In the study led by then PhD student Stephany El-Hayek, they found that in the mouse models used, the eggs of older mice produced fewer of the feeding tubes.

First author, (then) PhD student Stephany El-Hayek: Photo- supplied

Professor Clarke says this new information about the communication between egg and follicle cells and feeding tubes is a step in understanding the fertility and health of mammalian eggs, as in humans.

With this new understanding, research is continuing towards uncovering other aspects of egg development and fertility.

This could lead to eventual technology enabling the retention of the fertility of eggs, and enabling older women to remain fertile longer. Additionally it could eventually also lead to techniques to grow healthy eggs in the laboratory in an effort to preserve fertility in women who have cancer, or other health issue that could at present or in future, affect the health of her eggs.

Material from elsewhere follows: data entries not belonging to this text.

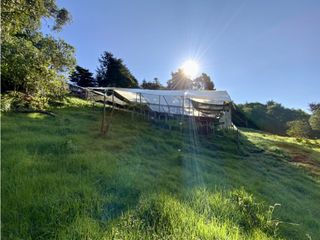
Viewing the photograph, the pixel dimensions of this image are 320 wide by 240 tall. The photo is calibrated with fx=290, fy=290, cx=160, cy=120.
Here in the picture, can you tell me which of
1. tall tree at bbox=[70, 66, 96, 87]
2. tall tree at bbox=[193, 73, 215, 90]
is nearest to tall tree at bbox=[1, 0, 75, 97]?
tall tree at bbox=[70, 66, 96, 87]

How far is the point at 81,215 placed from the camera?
3287 millimetres

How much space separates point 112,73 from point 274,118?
21857mm

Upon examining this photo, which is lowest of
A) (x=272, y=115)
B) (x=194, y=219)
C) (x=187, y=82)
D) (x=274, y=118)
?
(x=194, y=219)

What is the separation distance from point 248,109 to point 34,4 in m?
37.2

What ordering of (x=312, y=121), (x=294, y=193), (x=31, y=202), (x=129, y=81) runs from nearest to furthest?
(x=31, y=202)
(x=294, y=193)
(x=312, y=121)
(x=129, y=81)

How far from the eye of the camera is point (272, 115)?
38.8m

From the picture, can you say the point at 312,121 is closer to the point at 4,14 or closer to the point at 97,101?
the point at 97,101

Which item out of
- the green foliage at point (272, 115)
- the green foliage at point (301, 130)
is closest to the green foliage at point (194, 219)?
the green foliage at point (301, 130)

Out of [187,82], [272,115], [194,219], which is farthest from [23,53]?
[187,82]

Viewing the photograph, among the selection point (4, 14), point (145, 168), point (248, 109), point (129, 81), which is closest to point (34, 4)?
point (4, 14)

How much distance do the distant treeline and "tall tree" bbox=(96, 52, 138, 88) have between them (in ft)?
41.3

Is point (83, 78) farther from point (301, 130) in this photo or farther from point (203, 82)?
point (301, 130)

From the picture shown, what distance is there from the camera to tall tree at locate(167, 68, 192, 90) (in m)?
43.6

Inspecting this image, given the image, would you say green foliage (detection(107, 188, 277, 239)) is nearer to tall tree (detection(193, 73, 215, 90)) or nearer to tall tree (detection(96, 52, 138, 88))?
tall tree (detection(96, 52, 138, 88))
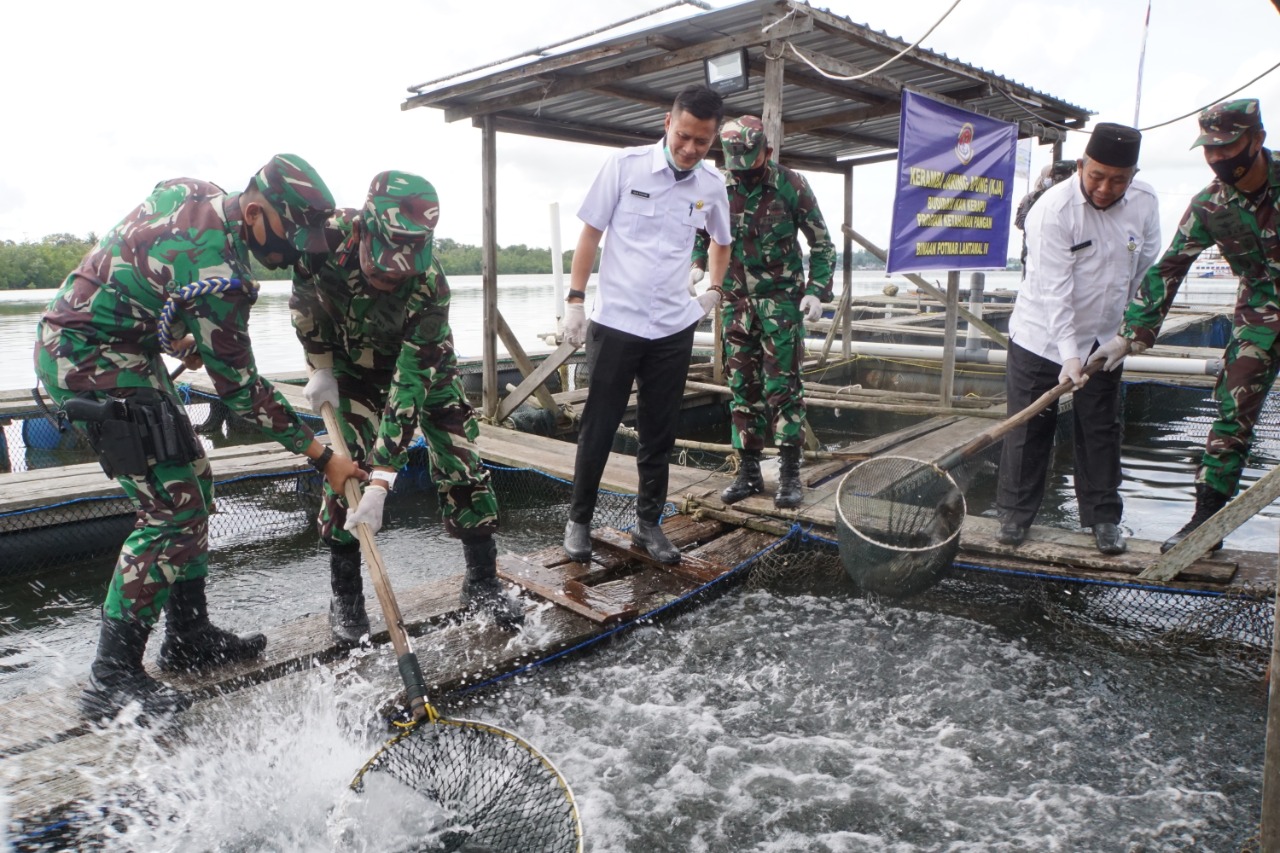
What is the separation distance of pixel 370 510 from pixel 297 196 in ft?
3.64

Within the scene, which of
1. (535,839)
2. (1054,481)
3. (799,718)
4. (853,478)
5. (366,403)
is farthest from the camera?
(1054,481)

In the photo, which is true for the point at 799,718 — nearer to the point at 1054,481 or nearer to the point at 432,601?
the point at 432,601

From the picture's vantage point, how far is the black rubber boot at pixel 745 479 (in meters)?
5.06

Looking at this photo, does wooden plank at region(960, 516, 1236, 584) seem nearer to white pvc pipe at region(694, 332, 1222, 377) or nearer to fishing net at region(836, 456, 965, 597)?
fishing net at region(836, 456, 965, 597)

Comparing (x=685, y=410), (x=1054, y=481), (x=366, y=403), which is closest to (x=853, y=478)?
(x=366, y=403)

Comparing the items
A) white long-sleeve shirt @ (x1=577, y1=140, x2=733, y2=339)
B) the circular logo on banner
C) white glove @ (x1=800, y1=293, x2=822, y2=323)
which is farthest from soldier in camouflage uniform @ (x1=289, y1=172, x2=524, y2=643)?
the circular logo on banner

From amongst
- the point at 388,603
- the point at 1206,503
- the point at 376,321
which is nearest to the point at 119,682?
the point at 388,603

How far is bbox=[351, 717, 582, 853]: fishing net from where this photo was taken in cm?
229

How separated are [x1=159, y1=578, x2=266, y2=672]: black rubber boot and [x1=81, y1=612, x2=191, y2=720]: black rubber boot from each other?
0.75 feet

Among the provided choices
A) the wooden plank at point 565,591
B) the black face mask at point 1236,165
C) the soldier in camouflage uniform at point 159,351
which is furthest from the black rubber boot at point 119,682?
the black face mask at point 1236,165

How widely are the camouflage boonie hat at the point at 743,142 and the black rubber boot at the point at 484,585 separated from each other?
2475mm

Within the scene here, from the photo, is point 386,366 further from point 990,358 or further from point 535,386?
point 990,358

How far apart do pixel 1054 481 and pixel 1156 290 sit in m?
4.15

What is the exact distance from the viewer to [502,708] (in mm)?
3082
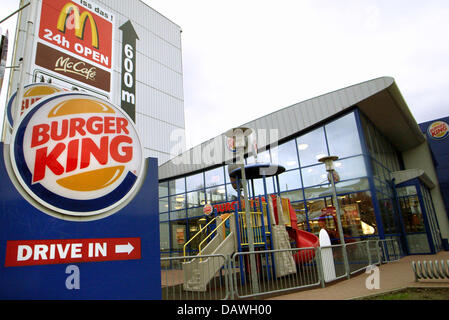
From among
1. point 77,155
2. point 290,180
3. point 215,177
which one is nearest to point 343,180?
point 290,180

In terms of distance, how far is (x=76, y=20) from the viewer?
700 centimetres

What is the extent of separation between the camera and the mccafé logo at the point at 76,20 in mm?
6785

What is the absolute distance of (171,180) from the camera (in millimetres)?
23938

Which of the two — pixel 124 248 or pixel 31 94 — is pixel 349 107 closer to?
pixel 31 94

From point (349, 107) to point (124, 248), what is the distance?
49.4 feet

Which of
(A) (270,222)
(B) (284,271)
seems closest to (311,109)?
(A) (270,222)

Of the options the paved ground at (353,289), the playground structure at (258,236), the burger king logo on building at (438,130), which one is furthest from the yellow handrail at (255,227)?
the burger king logo on building at (438,130)

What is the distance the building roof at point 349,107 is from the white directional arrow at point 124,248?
14.7 metres

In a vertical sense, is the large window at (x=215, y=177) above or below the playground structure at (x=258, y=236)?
above

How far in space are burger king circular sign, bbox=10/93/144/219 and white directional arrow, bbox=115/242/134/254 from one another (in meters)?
0.41

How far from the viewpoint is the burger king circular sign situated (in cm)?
299

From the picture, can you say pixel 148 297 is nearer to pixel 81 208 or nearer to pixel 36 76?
pixel 81 208

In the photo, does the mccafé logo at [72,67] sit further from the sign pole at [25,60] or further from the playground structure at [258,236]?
the playground structure at [258,236]

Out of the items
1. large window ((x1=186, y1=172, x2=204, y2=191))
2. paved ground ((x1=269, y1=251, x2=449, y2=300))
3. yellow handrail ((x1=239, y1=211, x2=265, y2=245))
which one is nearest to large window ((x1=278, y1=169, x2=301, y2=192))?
yellow handrail ((x1=239, y1=211, x2=265, y2=245))
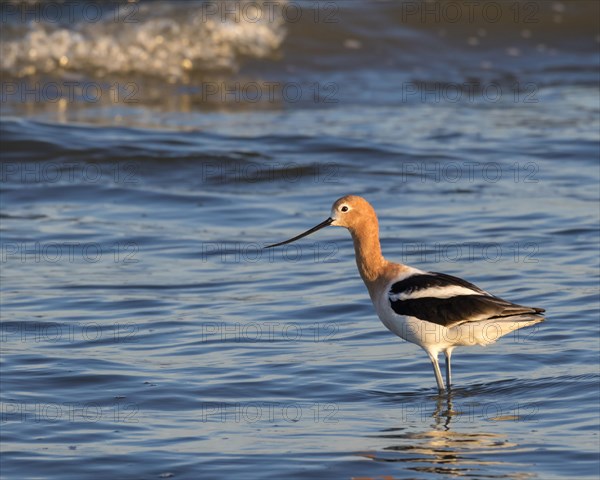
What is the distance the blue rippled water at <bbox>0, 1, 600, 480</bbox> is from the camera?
705cm

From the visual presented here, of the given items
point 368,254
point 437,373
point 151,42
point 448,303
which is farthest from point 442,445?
point 151,42

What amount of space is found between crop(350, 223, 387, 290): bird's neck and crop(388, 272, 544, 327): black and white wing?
0.40 metres

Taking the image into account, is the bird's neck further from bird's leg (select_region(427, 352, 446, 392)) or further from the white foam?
the white foam

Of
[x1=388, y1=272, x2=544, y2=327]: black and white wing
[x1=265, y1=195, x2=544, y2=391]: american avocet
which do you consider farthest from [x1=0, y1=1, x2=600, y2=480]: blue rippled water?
[x1=388, y1=272, x2=544, y2=327]: black and white wing

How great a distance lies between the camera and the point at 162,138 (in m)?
15.4

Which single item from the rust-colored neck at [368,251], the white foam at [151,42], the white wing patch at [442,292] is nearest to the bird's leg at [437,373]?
the white wing patch at [442,292]

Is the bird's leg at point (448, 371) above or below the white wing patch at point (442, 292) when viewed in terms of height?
below

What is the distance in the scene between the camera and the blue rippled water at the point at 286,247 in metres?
7.05

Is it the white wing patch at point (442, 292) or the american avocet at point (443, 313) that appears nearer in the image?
the american avocet at point (443, 313)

(L-R) Laleh Abbassi (study co-author), Sibat Anam, Johanne Grosbois, Karen Freire Carvalho, Karl-Frédéric Vieux, Sofia Granados Aparici, Hugh Clarke (supervising author), Qin Yang (study co-author) and Herthana Kandasamy, from the Child Health and Human Development Program, in their lab at the Glen site of the Research Institute of the McGill University Health Centre, Montreal, Canada. Photo: RI-MUHC

Funding for the research was provided for the Canadian Institutes of Health Research (CIHR), the Eunice Kennedy Shriver National Institute of Child Health & Human Development of the National Institutes of Health and the Natural Sciences and Engineering Research Council of Canada (NSERC).